I went out and pulled bull 116 and a couple of cows out of the PW and brought them down the lane, got Joe 90 out of the paddock, even though he was quite keenly sticking with the hot cow and then gave him the two cows who'd come with the young bull. Once they were up the lane a little, with a rope across the lane to indicate a barrier, I let 116 in through the gate to join the mob Joe 90 had just left, where he promptly started following the hot cow.
It took a bit of thinking to figure out how to effect this swap without too much messing around. If one works with the natural inclinations of the cattle - how they move, their natural curiosity - things usually go quite smoothly. Doing it any other way always leads to frustration.
Joe 90 and his two cows and calves then went to the PW, where I popped them in through the gate at the bottom of the hill and he started clambering up and down the slope, checking his new cows. These are the cull cows, so whether they're pregnant or not doesn't matter too much.
This is sometimes all the indication I see of a mating. The bull will usually spend many hours paying particular attention to an on-heat cow, some of which will be spent quietly grazing near her, until the time is right for mating.

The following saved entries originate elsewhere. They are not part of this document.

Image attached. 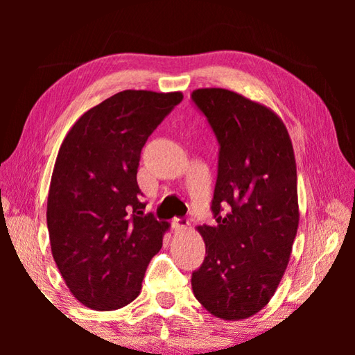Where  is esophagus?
Segmentation results:
<instances>
[{"instance_id": "esophagus-1", "label": "esophagus", "mask_w": 355, "mask_h": 355, "mask_svg": "<svg viewBox=\"0 0 355 355\" xmlns=\"http://www.w3.org/2000/svg\"><path fill=\"white\" fill-rule=\"evenodd\" d=\"M173 228H175V232H178V233H184V232H188L189 228H191V224H189V220L188 219H173Z\"/></svg>"}]
</instances>
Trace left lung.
I'll return each instance as SVG.
<instances>
[{
  "label": "left lung",
  "mask_w": 355,
  "mask_h": 355,
  "mask_svg": "<svg viewBox=\"0 0 355 355\" xmlns=\"http://www.w3.org/2000/svg\"><path fill=\"white\" fill-rule=\"evenodd\" d=\"M192 100L220 146L211 203L218 224L197 227L205 260L192 272V291L220 320H245L274 296L297 233L291 137L271 107L241 94L196 89ZM224 206L227 213L220 215Z\"/></svg>",
  "instance_id": "left-lung-1"
}]
</instances>
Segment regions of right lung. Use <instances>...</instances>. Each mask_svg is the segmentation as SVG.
Returning a JSON list of instances; mask_svg holds the SVG:
<instances>
[{"label":"right lung","instance_id":"obj_1","mask_svg":"<svg viewBox=\"0 0 355 355\" xmlns=\"http://www.w3.org/2000/svg\"><path fill=\"white\" fill-rule=\"evenodd\" d=\"M182 92L122 91L76 120L59 148L46 202L51 254L76 300L97 311L139 296L169 222L144 214L141 150Z\"/></svg>","mask_w":355,"mask_h":355}]
</instances>
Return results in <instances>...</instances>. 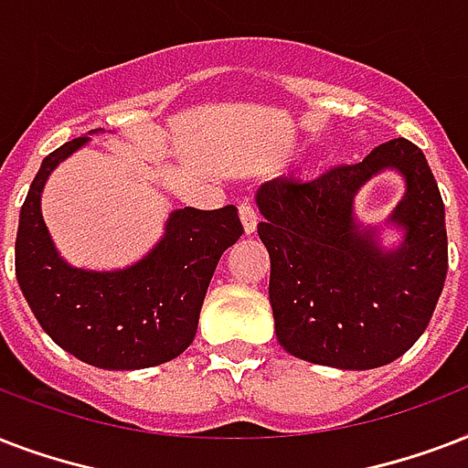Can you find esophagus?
<instances>
[{
    "label": "esophagus",
    "instance_id": "esophagus-1",
    "mask_svg": "<svg viewBox=\"0 0 468 468\" xmlns=\"http://www.w3.org/2000/svg\"><path fill=\"white\" fill-rule=\"evenodd\" d=\"M239 219L244 224L246 234H253L256 227H259V215H256V209H253V205L249 200L239 202Z\"/></svg>",
    "mask_w": 468,
    "mask_h": 468
}]
</instances>
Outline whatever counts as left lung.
I'll return each instance as SVG.
<instances>
[{
    "mask_svg": "<svg viewBox=\"0 0 468 468\" xmlns=\"http://www.w3.org/2000/svg\"><path fill=\"white\" fill-rule=\"evenodd\" d=\"M383 169L406 180L387 220L404 231L393 250L380 244V228L353 212L357 190ZM256 205L275 336L288 354L366 371L418 342L447 278V227L440 187L415 144L393 139L310 183L273 177L256 190Z\"/></svg>",
    "mask_w": 468,
    "mask_h": 468,
    "instance_id": "obj_1",
    "label": "left lung"
}]
</instances>
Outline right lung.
<instances>
[{"label": "right lung", "instance_id": "1", "mask_svg": "<svg viewBox=\"0 0 468 468\" xmlns=\"http://www.w3.org/2000/svg\"><path fill=\"white\" fill-rule=\"evenodd\" d=\"M90 133L46 155L28 187L16 231V281L60 349L107 371L151 368L193 344L212 273L244 227L234 205L173 209L158 244L132 266H70L43 222L41 193L50 173L85 146Z\"/></svg>", "mask_w": 468, "mask_h": 468}]
</instances>
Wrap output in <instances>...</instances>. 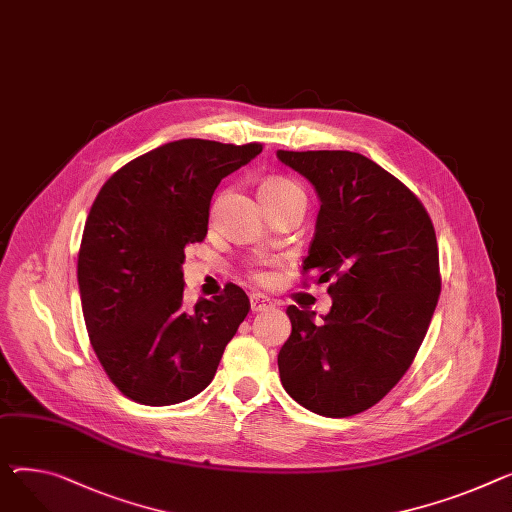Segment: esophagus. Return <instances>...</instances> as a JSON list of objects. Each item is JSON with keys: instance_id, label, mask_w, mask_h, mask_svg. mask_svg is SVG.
Here are the masks:
<instances>
[{"instance_id": "34e87169", "label": "esophagus", "mask_w": 512, "mask_h": 512, "mask_svg": "<svg viewBox=\"0 0 512 512\" xmlns=\"http://www.w3.org/2000/svg\"><path fill=\"white\" fill-rule=\"evenodd\" d=\"M271 306H274V300H271L269 296H265V294H261V292L251 294V311H253V313L267 311V309H271Z\"/></svg>"}]
</instances>
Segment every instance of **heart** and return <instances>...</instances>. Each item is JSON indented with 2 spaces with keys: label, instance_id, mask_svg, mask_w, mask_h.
Wrapping results in <instances>:
<instances>
[{
  "label": "heart",
  "instance_id": "1",
  "mask_svg": "<svg viewBox=\"0 0 512 512\" xmlns=\"http://www.w3.org/2000/svg\"><path fill=\"white\" fill-rule=\"evenodd\" d=\"M263 185H269V187H290L292 183H290V181H282V179H271V181H267V183H263ZM253 276H255L257 280H265V274H263L261 269H255Z\"/></svg>",
  "mask_w": 512,
  "mask_h": 512
}]
</instances>
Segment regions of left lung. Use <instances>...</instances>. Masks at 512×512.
Masks as SVG:
<instances>
[{
  "instance_id": "left-lung-1",
  "label": "left lung",
  "mask_w": 512,
  "mask_h": 512,
  "mask_svg": "<svg viewBox=\"0 0 512 512\" xmlns=\"http://www.w3.org/2000/svg\"><path fill=\"white\" fill-rule=\"evenodd\" d=\"M321 201L302 269L331 282V311L286 309L278 354L288 395L325 418L379 403L410 368L434 315L440 274L430 216L377 162L348 150H278Z\"/></svg>"
}]
</instances>
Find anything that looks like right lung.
<instances>
[{
	"label": "right lung",
	"mask_w": 512,
	"mask_h": 512,
	"mask_svg": "<svg viewBox=\"0 0 512 512\" xmlns=\"http://www.w3.org/2000/svg\"><path fill=\"white\" fill-rule=\"evenodd\" d=\"M261 144L168 142L102 185L86 218L78 286L90 344L113 385L142 405H173L206 389L251 309L228 284L183 306L185 249L208 234L216 187Z\"/></svg>",
	"instance_id": "obj_1"
}]
</instances>
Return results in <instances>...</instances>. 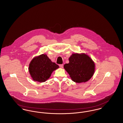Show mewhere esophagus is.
Segmentation results:
<instances>
[{"instance_id":"esophagus-1","label":"esophagus","mask_w":123,"mask_h":123,"mask_svg":"<svg viewBox=\"0 0 123 123\" xmlns=\"http://www.w3.org/2000/svg\"><path fill=\"white\" fill-rule=\"evenodd\" d=\"M59 66H60V67H61V68H63V66H64V65L63 64H61V65H59Z\"/></svg>"}]
</instances>
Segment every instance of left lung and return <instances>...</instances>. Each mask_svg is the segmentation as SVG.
<instances>
[{"mask_svg":"<svg viewBox=\"0 0 123 123\" xmlns=\"http://www.w3.org/2000/svg\"><path fill=\"white\" fill-rule=\"evenodd\" d=\"M69 63L65 64L64 67L75 82H86L93 75L95 63L86 54H73L69 57Z\"/></svg>","mask_w":123,"mask_h":123,"instance_id":"obj_1","label":"left lung"}]
</instances>
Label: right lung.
<instances>
[{"label":"right lung","mask_w":123,"mask_h":123,"mask_svg":"<svg viewBox=\"0 0 123 123\" xmlns=\"http://www.w3.org/2000/svg\"><path fill=\"white\" fill-rule=\"evenodd\" d=\"M59 66L52 62L46 54L34 57L29 65V72L34 81L43 82L50 77Z\"/></svg>","instance_id":"1"}]
</instances>
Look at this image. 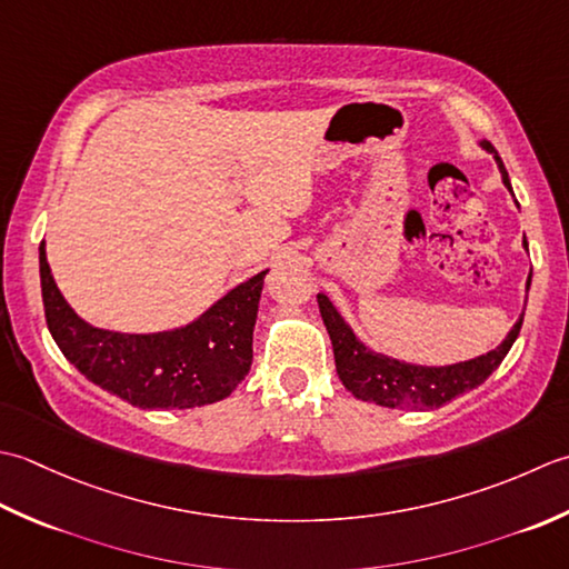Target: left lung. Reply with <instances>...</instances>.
<instances>
[{"label": "left lung", "mask_w": 569, "mask_h": 569, "mask_svg": "<svg viewBox=\"0 0 569 569\" xmlns=\"http://www.w3.org/2000/svg\"><path fill=\"white\" fill-rule=\"evenodd\" d=\"M481 147L486 152L493 154L498 169H501L506 189L513 193L511 179H508V171L493 144L483 139ZM523 246L528 248L526 240ZM526 287H530V277ZM317 301L321 319L327 323V331L331 336L336 373H339L346 390H351L358 400L400 410H435L442 408L445 402L463 396V392L479 388L481 382L501 366L506 353L511 351L513 341L518 339L520 327H523V315H520V319L513 323V329L508 331L506 339L498 343L493 351L479 358H471V361L451 366H415L398 361V358L370 351L361 339H356L353 329L343 321L339 311H336L327 295H317Z\"/></svg>", "instance_id": "8db88e82"}]
</instances>
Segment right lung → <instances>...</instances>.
Segmentation results:
<instances>
[{
	"label": "right lung",
	"instance_id": "add662e5",
	"mask_svg": "<svg viewBox=\"0 0 569 569\" xmlns=\"http://www.w3.org/2000/svg\"><path fill=\"white\" fill-rule=\"evenodd\" d=\"M46 323L61 353L102 390L142 410L201 408L228 398L252 366V329L268 270L230 289L187 327L120 333L90 327L56 287L39 246Z\"/></svg>",
	"mask_w": 569,
	"mask_h": 569
}]
</instances>
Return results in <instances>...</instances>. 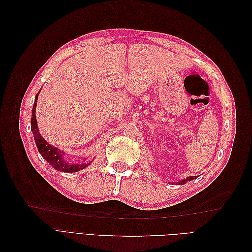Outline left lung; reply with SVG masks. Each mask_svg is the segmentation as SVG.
<instances>
[{
	"label": "left lung",
	"instance_id": "1",
	"mask_svg": "<svg viewBox=\"0 0 252 252\" xmlns=\"http://www.w3.org/2000/svg\"><path fill=\"white\" fill-rule=\"evenodd\" d=\"M195 179V177H188V178H186V179H184V180H182L179 184H185V183H187V182H189V181H191V180H194Z\"/></svg>",
	"mask_w": 252,
	"mask_h": 252
}]
</instances>
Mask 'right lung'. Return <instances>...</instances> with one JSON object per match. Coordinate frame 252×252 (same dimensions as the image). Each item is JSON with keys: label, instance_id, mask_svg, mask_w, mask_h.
Listing matches in <instances>:
<instances>
[{"label": "right lung", "instance_id": "add662e5", "mask_svg": "<svg viewBox=\"0 0 252 252\" xmlns=\"http://www.w3.org/2000/svg\"><path fill=\"white\" fill-rule=\"evenodd\" d=\"M37 94L35 95V100L34 104L32 107V121H30V124H32V131L34 136V142L36 144L37 150H39L40 154L42 155L43 158L46 159V161L55 168L56 170L59 171H63V172H77L82 169L85 168L89 165L86 163H81V164H69L67 163L63 155L64 152L59 150L52 145H49L46 141L42 138V135L39 131V128H37V123H36V118H35V107H36V102H37Z\"/></svg>", "mask_w": 252, "mask_h": 252}]
</instances>
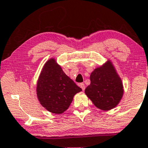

A couple of days later this cow had a lot of bloody mucous around her rear, signifying that ovulation had occurred. Another one I didn't get in calf by AI.
Meg 699 and Gem 698, the mirror identical twins. I know that to most people one black cow looks like any other, but in the case of these two, it's true.
They're still nervous around me, but a couple of days ago Meg 699 was standing amongst some others and I managed to scratch her tail without her getting too much of a fright. She obviously loved the feeling so much she nearly fell over! When I scratch down the back of the top of the tail, a small patch they can't reach easily with their tongues and where ticks consequently gather, they respond with all sorts of funny-looking tongue movements, as if they are licking where I'm scratching. 699's bodily movements were so violent that I kept losing contact with her tail. I haven't been able to get near her again, but that was a good sign that I may be able to tame them yet.
There is definitely only one duckling. The male is sitting around looking miserable. I'm contemplating what to do if I can catch him, because he's being harassed by a swarm of flies wherever he sits, attracted by his rotting detached foot. If he gets so sick that I can catch him, I'll look at cutting what is left of the skin holding the foot on and give him a shot of antibiotic to hopefully help him survive.
As I walked along the fenceline, I heard a Pukeko adult on the other side of the stream and then the answering squawk of a chick. I spoke to the adult bird, as I do, and the chick started moving toward me! In earlier times I might have seen this as a definite sign that I had been chosen by this chick as its preferred foster parent. I took it's picture, stopped talking to it and went on my way.
It is a very new chick, with the fully white bill and the "egg tooth" still on the end. That sharp little point is how the chick makes a hole in the inside of the egg when it is time to hatch. It falls off a couple of days after hatching.